Copy the items below word for word, leaving out the pictures.
═════ Available data
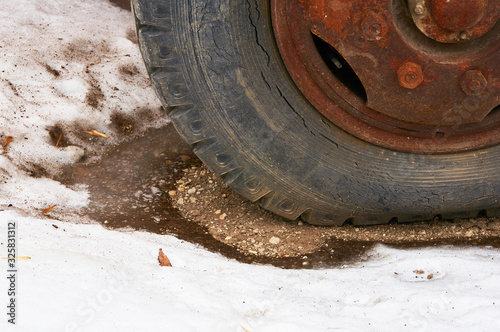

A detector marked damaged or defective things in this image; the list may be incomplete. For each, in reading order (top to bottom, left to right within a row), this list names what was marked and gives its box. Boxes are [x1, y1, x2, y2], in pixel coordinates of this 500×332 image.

cracked rubber tire [132, 0, 500, 226]
rusty wheel rim [272, 0, 500, 153]
corroded metal [272, 0, 500, 153]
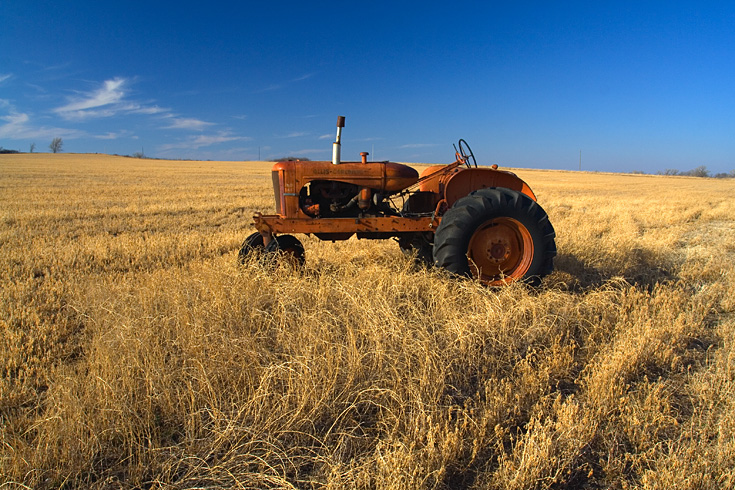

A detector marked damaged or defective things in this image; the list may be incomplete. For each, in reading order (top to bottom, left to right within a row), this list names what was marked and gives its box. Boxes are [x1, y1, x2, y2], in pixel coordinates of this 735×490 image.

rusty tractor body [243, 117, 556, 286]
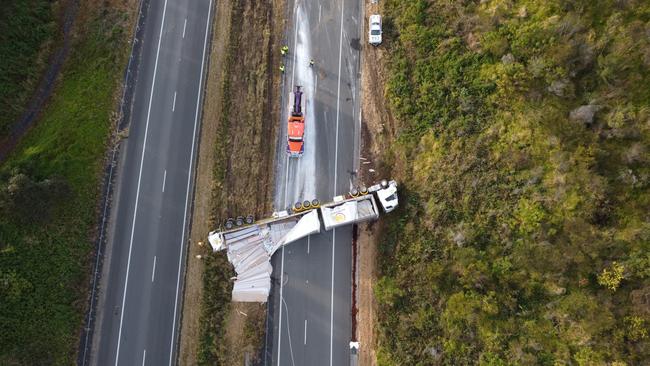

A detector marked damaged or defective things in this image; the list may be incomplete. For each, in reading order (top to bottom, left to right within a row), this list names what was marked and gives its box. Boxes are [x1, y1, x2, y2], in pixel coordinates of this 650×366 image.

overturned truck [210, 179, 398, 302]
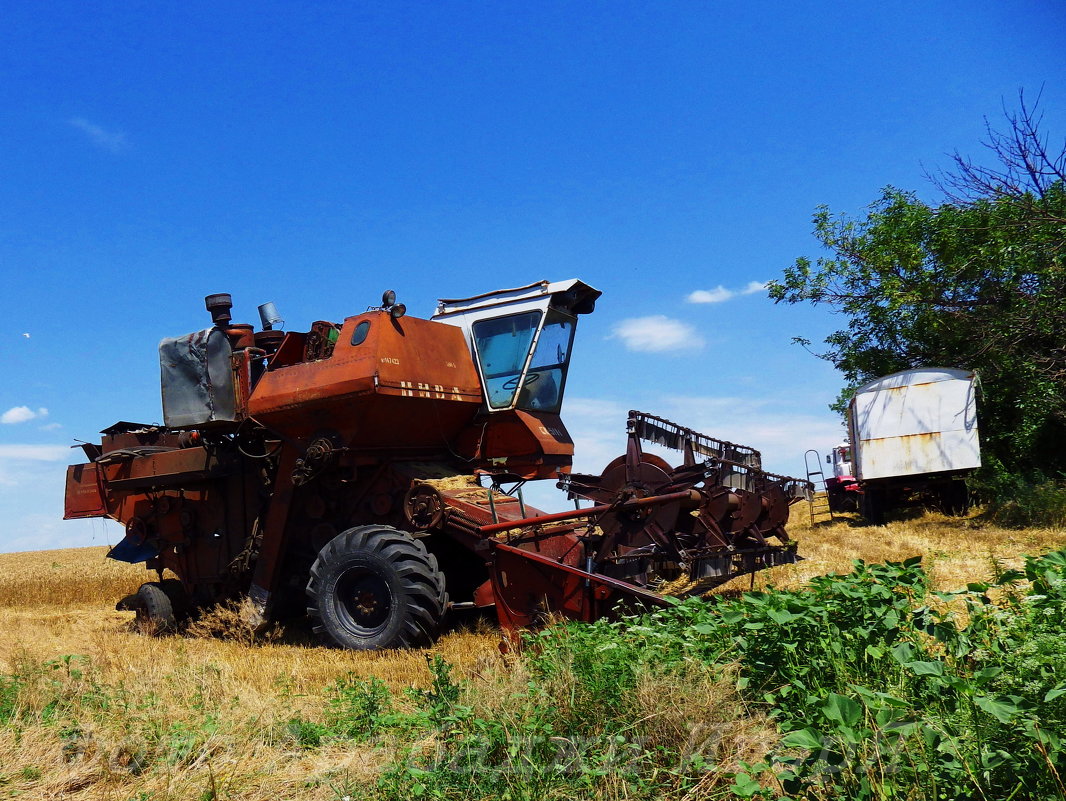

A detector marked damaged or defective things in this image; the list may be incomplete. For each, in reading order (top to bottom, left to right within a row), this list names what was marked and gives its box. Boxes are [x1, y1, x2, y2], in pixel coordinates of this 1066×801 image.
══════════
Final result
A detector marked damaged or defective things in this image; the list may be incomplete. For each, in reading order (top to bottom, left to right within a row), this list names what was marked and gives its box. Boxes are [x1, y1, x2, y2], in pixel coordinates of this 500×332 image.

cracked rubber tire [132, 0, 500, 226]
rusty wheel rim [272, 0, 500, 153]
corroded metal [272, 0, 500, 153]

A detector marked damaged or defective things in this image; the list may be incomplete. For each, in reading order (top to bottom, left to right within a row), this list names what was marked and gives its box. Boxes are [x1, y1, x2, y2], in pixel coordinates of this 735×490 image.

rusty tractor body [243, 117, 556, 286]

A detector marked damaged or defective things in this image; the list may be incomplete. For each, in reading order (top to bottom, left to right within a row), this list names what was marked and gives its box. Boxes are [x1, y1, x2, y2], in pixel coordinates of this 650×366 image.

overturned truck [210, 179, 398, 302]

A detector marked damaged or defective things in this image; the list may be incomplete. For each, in reading order (top to bottom, left to right within a row), this list names what was marked and gives its box. Boxes are [x1, y1, x2, y2], in pixel coordinates of this 1066×801 image.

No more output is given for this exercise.